BRANO DEL DOCUMENTO ->
+ + + + +

13:33 – 17/03/10 – Mozione del Cd dell'ITIS Severi di Padova sul riordino della scuola superiore…

Mozione del Collegio Docenti dell’I.T.I.S. F. Severi di Padova sul riordino della scuola superiore

di Carlo Salmaso

Il Collegio dei Docenti dell’I.T.I.S. F. Severi di Padova riunitosi il 9 marzo 2010-03-09

considerato che:

· le bozze dei Regolamenti dei Licei e degli Istituti Tecnici sono state pubblicate il 23 febbraio 2010, solo tre giorni prima della data di inizio delle iscrizioni;

· ciò impedisce al Collegio dei Docenti e al Consiglio di Istituto di elaborare e approvare un nuovo Piano dell’Offerta Formativa credibile, con le procedure e i tempi previsti dagli articoli 3 e 8 del DPR sull’Autonomia, n. 275 del 1999, fonte normativa citata dagli stessi schemi di regolamento, che nessuna scuola può permettersi di eludere o violare;

· conseguentemente, agli studenti e ai loro genitori, all’atto delle iscrizioni, mancano le informazioni essenziali e complete che permettono di adottare scelte consapevoli, come previsto dall’articolo 13, comma 11, e dall’articolo 8, comma 3, delle stesse bozze dei regolamenti dei Licei e degli Istituti Tecnici;

· la riduzione a 32 ore e il taglio delle discipline che ne deriva, a partire dall’anno scolastico 2010/11, per le seconde, terze e quarte classi degli Istituti Tecnici, i cui studenti verranno iscritti d’ufficio, comporta la palese violazione non solo della scelta del POF già adottata al momento dell’iscrizione in prima, ma anche dell’articolo 8 del DPR sull’Autonomia, n. 275 del 1999;

· dei futuri percorsi degli Istituti Tecnici e dei Licei non sono ancora conosciuti gli obiettivi e i contenuti delle diverse discipline, ma sono stati pubblicati solo i semplici quadri orari, che non sono sufficienti;

· i nuovi indirizzi sono stati assegnati dal Ministero alle scuole in modo “automatico” e pubblicati solo l’1 marzo 2010, la Regione Veneto li ha a sua volta modificati in modo “automatico” il giorno 2 marzo 2010 senza dare ai singoli Istituti l’opportunità di presentare le proprie proposte motivate;

· i Regolamenti non sono ancora definitivi, sono privi del visto della Corte dei Conti e non sono stati firmati dal Presidente della Repubblica; essi non sono ancora ufficialmente in vigore, perché non ancora pubblicati sulla Gazzetta Ufficiale, cosa che avverrà probabilmente tra un mese, paradossalmente in prossimità o addirittura dopo la scadenza delle iscrizioni, prevista per il 26 marzo e già rinviata due volte: pertanto qualsiasi decisione adottata prima della pubblicazione sulla Gazzetta Ufficiale è prematura e illegittima;

· la stessa Circolare Ministeriale sulle iscrizioni è, come minimo, irregolare: è stata pubblicata il 18 febbraio 2010, afferma che le famiglie possono scegliere una delle diverse tipologie di istituto previste dai regolamenti e dalla programmazione regionale dell’offerta formativa, regolamenti pubblicati solo 5 giorni dopo, il 23 febbraio, che non sono né definitivi né in vigore, mentre la programmazione regionale deliberata il 2 marzo 2010 risulta compilata in modo affrettato e, in parte, errato: conseguentemente non è possibile un avvio regolare delle iscrizioni;

· i docenti, mai interpellati sui nuovi percorsi didattici, che sono di loro specifica competenza e richiedono adeguati tempi di elaborazione e proposta, non possono assumersi la responsabilità di eseguire in modo approssimativo provvedimenti decisi solo dal governo, fuori tempo massimo, e ufficialmente ignoti fino al 23 febbraio;

· le bozze dei regolamenti sono figlie della Legge 133/2008 e dei suoi pesanti tagli alle risorse essenziali e agli organici della Scuola Pubblica e quindi sarà impossibile per il nostro istituto ottenere l’assegnazione di docenti per eventuali operazioni che sfruttino la flessibilità didattica citata dai regolamenti stessi

dichiara

che non può e non deve deliberare alcuna applicazione di una riforma dei Licei e degli Istituti Tecnici incompleta, non definitiva e non ancora entrata in vigore;

invita

il Consiglio di Istituto, ai sensi del DPR 275/99, a valutare la possibilità di presentare ricorso contro l’assegnazione degli indirizzi prevista dal Ministero e modificata dalla Provincia e dalla Regione.

+ + + + +

DATI FORNITI ->
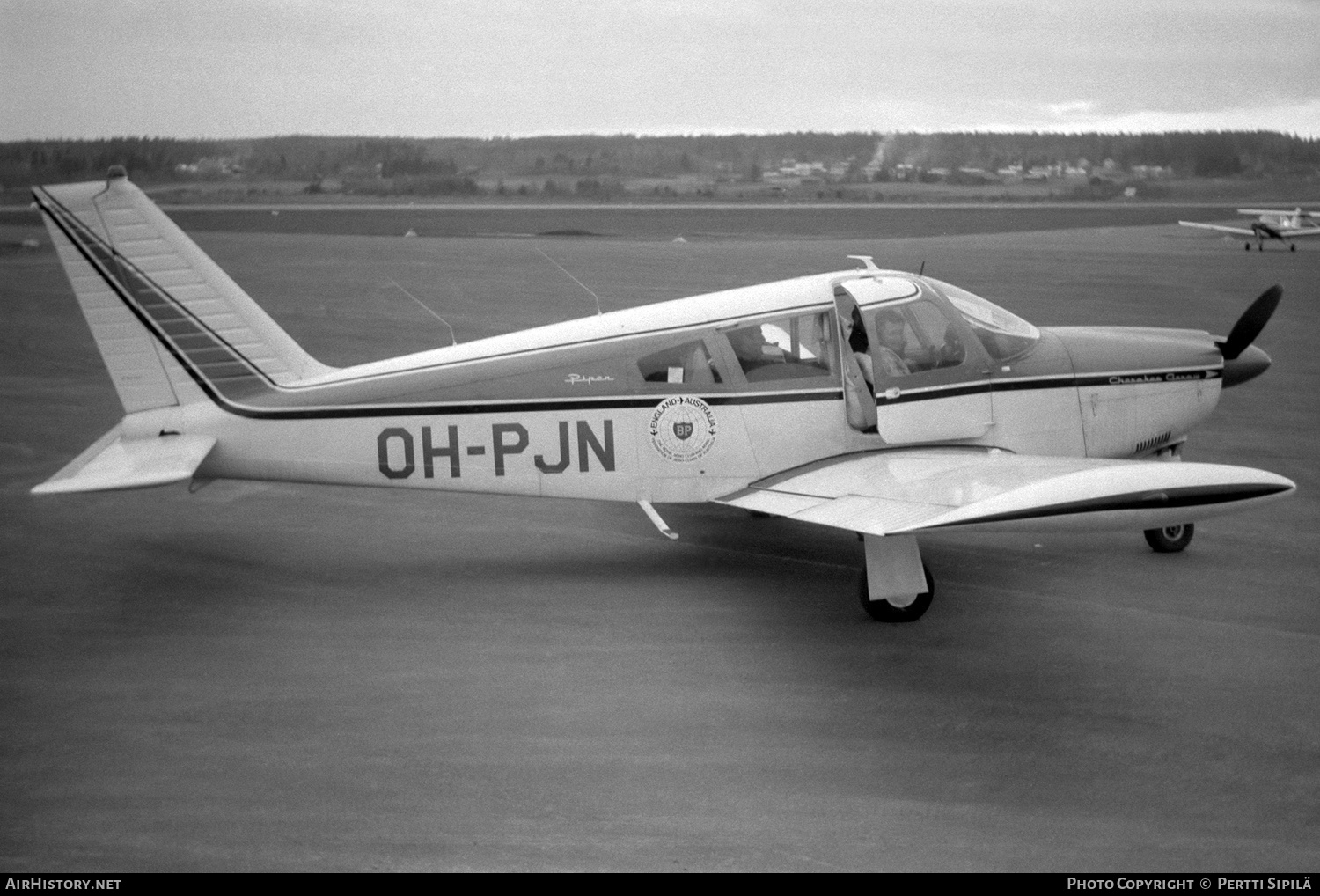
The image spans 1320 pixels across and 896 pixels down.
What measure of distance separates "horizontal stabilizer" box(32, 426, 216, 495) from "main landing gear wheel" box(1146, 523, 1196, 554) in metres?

+ + + + +

Cita dalla mozione sul riordino della scuola superiore il passo che comincia con "il Consiglio di" e prosegue fino a "e dalla Regione." compreso.

il Consiglio di Istituto, ai sensi del DPR 275/99, a valutare la possibilità di presentare ricorso contro l’assegnazione degli indirizzi prevista dal Ministero e modificata dalla Provincia e dalla Regione.